**Texte fourni**
»»

Le cours EUR/GBP dépasse 0,86
Hier, les marchés financiers ont connu une journée houleuse. Petit bilan… Marchés d’actions: -2,6% en Europe et jusqu’à -2,8% aux États-Unis. Obligations: (légère) poussée du Bund allemand, qui a entraîné une augmentation des taux de 2,4 pb et une envolée pour les bons du Trésor américain, avec une hausse de plus de 9 points de base sur la partie très longue de la courbe. Sur le marché des changes, le dollar et, dans un deuxième temps, l’euro ont eu le vent en poupe. En revanche, les plus petites devises ont payé le prix de leur profil de risque généralement plus élevé. Parmi les victimes habituelles, l’on retrouve les devises d’Europe centrale, d’Amérique latine, d’Asie (de l’ouest) et… de l’île de l’autre côté de la mer du Nord.
La livre sterling s’est fortement appréciée, propulsant le cours EUR/GBP au-delà de 0,86. Le coup de pouce donné par la Banque d’Angleterre jeudi dernier en pâlit. À ce moment-là, la banque centrale britannique se préoccupait moins de l’essoufflement de la croissance que de la hausse de l’inflation, projetée à plus de 4% au prochain trimestre de cette année. L’idée d’un relèvement des taux pour endiguer cette pression excessive sur les prix n’a fait que gagner en pertinence depuis la réunion d’août, a souligné la BoE. Cependant, tout le monde n’est pas sur la même longueur d’onde à cet égard. Hier, l’un des nouveaux membres du comité de politique, Catherine Mann, s’est désolidarisée de la vision générale. Selon Mann, l’accélération actuelle de l’inflation est un phénomène temporaire. À cet égard, peu lui importe que les prévisions d’inflation atteignent les niveaux les plus élevés depuis 2013. Dans l’économie réelle, la politique des prix n’a pas (encore) changé, de sorte que le risque d’une spirale inflationniste reste limité jusqu’à nouvel ordre. En revanche, la dynamique de la demande s’affaiblit alors que l’économie britannique n’a pas encore retrouvé le niveau d’avant la crise du coronavirus.

««

**Consignes**
(1) D'après l'article sur le cours EUR/GBP, à quel niveau la Banque d'Angleterre projetait-elle l'inflation pour le prochain trimestre de l'année ?
(2) Reproduisez tel quel tout le passage de l'article sur le cours EUR/GBP allant de « Le cours EUR/GBP dépasse » jusqu'à « mer du Nord. ».
(3) Donnez la suite de l'article sur le cours EUR/GBP à partir de sa dernière phrase.

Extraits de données
»»

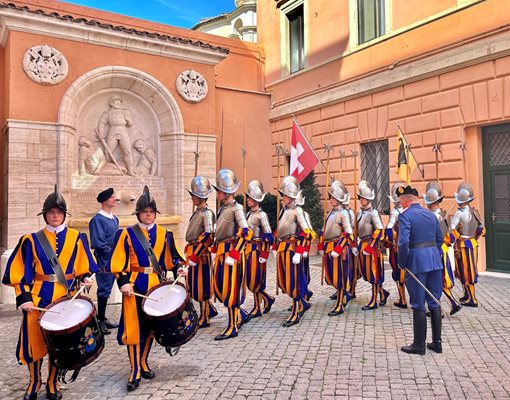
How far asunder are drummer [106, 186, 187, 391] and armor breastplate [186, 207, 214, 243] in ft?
4.65

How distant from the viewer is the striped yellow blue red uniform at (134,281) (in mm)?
3975

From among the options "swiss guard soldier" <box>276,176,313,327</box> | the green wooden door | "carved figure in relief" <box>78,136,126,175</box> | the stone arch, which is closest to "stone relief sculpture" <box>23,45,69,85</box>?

««

**Réponses par consigne**
(1) Elle la projetait à plus de 4 %.

(2)
Le cours EUR/GBP dépasse 0,86
Hier, les marchés financiers ont connu une journée houleuse. Petit bilan… Marchés d’actions: -2,6% en Europe et jusqu’à -2,8% aux États-Unis. Obligations: (légère) poussée du Bund allemand, qui a entraîné une augmentation des taux de 2,4 pb et une envolée pour les bons du Trésor américain, avec une hausse de plus de 9 points de base sur la partie très longue de la courbe. Sur le marché des changes, le dollar et, dans un deuxième temps, l’euro ont eu le vent en poupe. En revanche, les plus petites devises ont payé le prix de leur profil de risque généralement plus élevé. Parmi les victimes habituelles, l’on retrouve les devises d’Europe centrale, d’Amérique latine, d’Asie (de l’ouest) et… de l’île de l’autre côté de la mer du Nord.

(3)
L’on aurait pu penser que le discours de Mann, dans un contexte d’aversion au risque généralisée, sèmerait au moins le doute par rapport aux prévisions d’un relèvement des taux de la BoE. Pourtant, c’est l’inverse qui s’est produit: les taux britanniques à court terme ont de nouveau grimpé de 2 à 3 points de base. Pour les marchés, le début d’une normalisation de la politique est donc une quasi-certitude. Mais ils ne pensent pas que ladite normalisation ira très loin. Le président de la BoE, Andrew Bailey, y a encore fait allusion ce lundi: il a indiqué que la politique monétaire n’était pas l’instrument approprié pour compenser les chocs (inflationnistes) dus à l’offre dans l’économie britannique. Qu’est-ce que cela signifie pour la livre? Celle-ci s’est retrouvée dans un contexte incertain. La dynamique de croissance s’affaiblit, contrairement à l’inflation. Le soutien imminent, mais peut-être limité, des taux d’intérêt est pour ainsi dire la seule lueur d’espoir à laquelle la devise peut se raccrocher; mais cet avantage relatif (par rapport à l’euro) devrait bientôt partir en fumée. Bien qu’au début du forum de la BCE hier, Lagarde ait encore fait l’autruche, elle reconnaîtra tôt au tard la réalité, avec des conséquences sur le ton adopté par rapport à l’inflation et la normalisation.